We observed 4 survival patterns (P = 6.5 × 10–35, χ2 distribution, 3 degrees of freedom; Figure 3A). The lowest survival rate was observed for untreated and RSG-treated pTCp53null mice (median, 80 days), leading us to conclude that, as observed above, pTCp53null mice developing sarcomas have shorter survival than p53null mice with sarcomas, and RSG treatment does not improve outcomes in either case. Treated and untreated p53null mice developing sarcomas had equal survival rates (median, 99 days), which confirmed that treatment with either ET-743 or RSG in the absence of TLS:CHOP had no effect. Sarcoma-developing pTCp53null mice treated with ET-743 had increased survival (median, 100 days), which suggests that ET-743 has specific efficacy in this model of MRCLS. Finally, sarcoma-developing pTCp53null mice treated with both ET-743 and RSG had the longest survival of all groups (median, 134 days), which suggests that RSG potentiates ET-743 efficacy — despite having no single agent activity, as shown above. Notably, the cause of death in all pTCp53null mice treated with ET-743 with RSG were secondary lymphomas appearing in a non-Prx1 distribution. pTCp53null mice treated with ET-743 alone died from a combination of primary (FNA-determined) sarcoma progression or secondary lymphomas (approximately 1:1 ratio). All untreated and RSG-treated pTCp53null mice and all treated and untreated p53null controls died from the primary (FNA-determined) sarcomas.

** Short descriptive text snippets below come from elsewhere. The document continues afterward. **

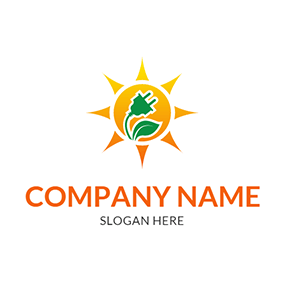 Yellow Sun Leaf Plug Solar logo design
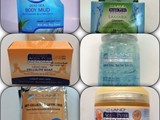 منتجات البحر الميت الاصلية العلاجية - صورة مصغرة
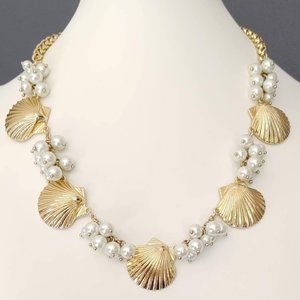 Gold shell and faux pearl necklace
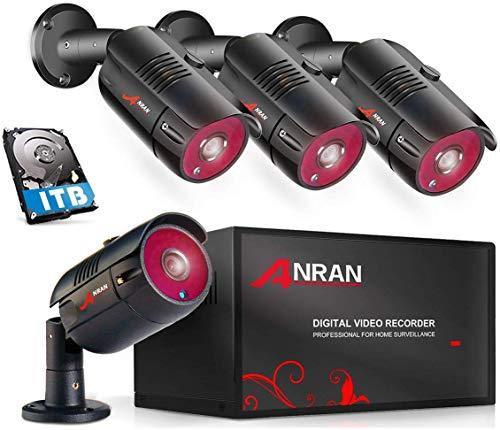 ANRAN 4CH 1080N Überwachungskamera System DVR Video Recorder mit 1TB Festplatte Speicher 4Stk HD 1080P Überwachungskameras Außen Innen Nachtsicht Bewegungsmelder Fernzugriff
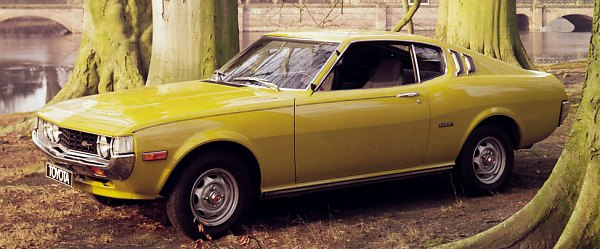 Toyota Celica, Why It Is One Of The Best Sellers - Auto ...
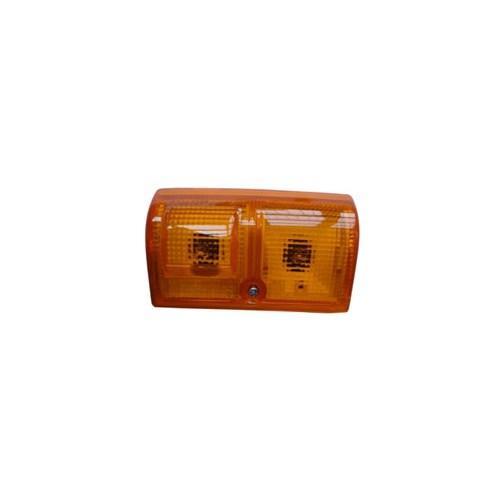 Daıhatsu Hıjet Minibüs- 85/97 Ön Sinyal Sarı Sol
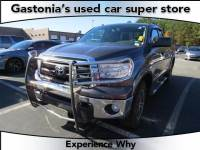Pre-Owned 2012 Toyota Tundra 2WD Truck Standard Bed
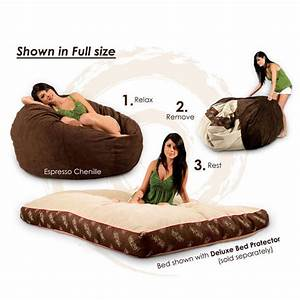 full size eggplant chenille bean bag converts to a bed With bean bag chair that converts into a bed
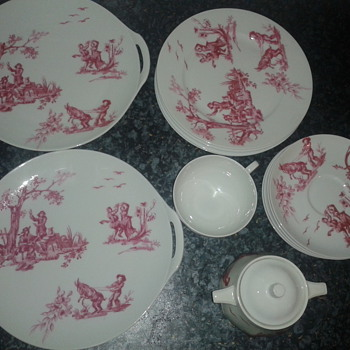unknown French China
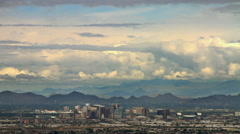 Downtown Phoenix Arizona – Skyline and Landscape Timelapse 3 Arkistovideo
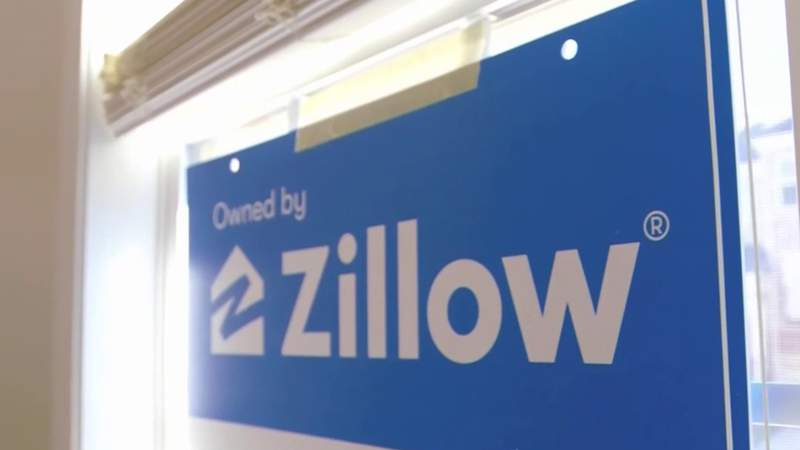 Zillow announces new features for potential homebuyers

Figure 3. RSG enhances ET-743–mediated adipogenesis of sarcomas in pTCp53null mice.

Figure 3

(A) Survival curve of p53null and pTCp53null mice receiving no treatment (NT), ET-743 (0.05 mg/kg via tail vein every 4 days), RSG (25 mg/kg via lavage daily), or both ET-743 and RSG concurrently (n = 20 per group). Treatment was initiated shortly after pathologic confirmation (tumor approximately 0.25–0.5 cm in greatest dimension) and continued until tumor was approximately 1 cm in greatest dimension or until mice showed signs of distress. On average, treatment lasted for 4–8 weeks, depending on the extent of response. All 4 survival curves for p53null mice were completely superimposable. Original magnification, ×100. (B) Quantitative RT-PCR analysis (average of 3 replicate experiments) of TLS:CHOP in p53null and pTCp53null mice, assessed at sacrifice. Values are shown relative to untreated pTCp53null group. (C) Transcriptional run-on assay from short-term single-cell suspensions (in vitro 24-hour cultures) of sarcomas from p53null and pTCp53null mice (see Methods) after in vivo treatment as in A, reflecting transcriptional activity of TLS:CHOP (from the Prx1 promoter) as well as PPARγ, CEBPα, and GADPH (from their respective endogenous promoters). (D and E) RT-PCR (average of 3 replicate experiments) of the indicated adipocytic differentiation gene set in bone marrow–derived MSCs of 8-week-old WT, p53null, and pTCp53null mice (D) or in pTCp53null mice treated as in A for 4 weeks (E). Values are shown relative to respective WT or untreated control.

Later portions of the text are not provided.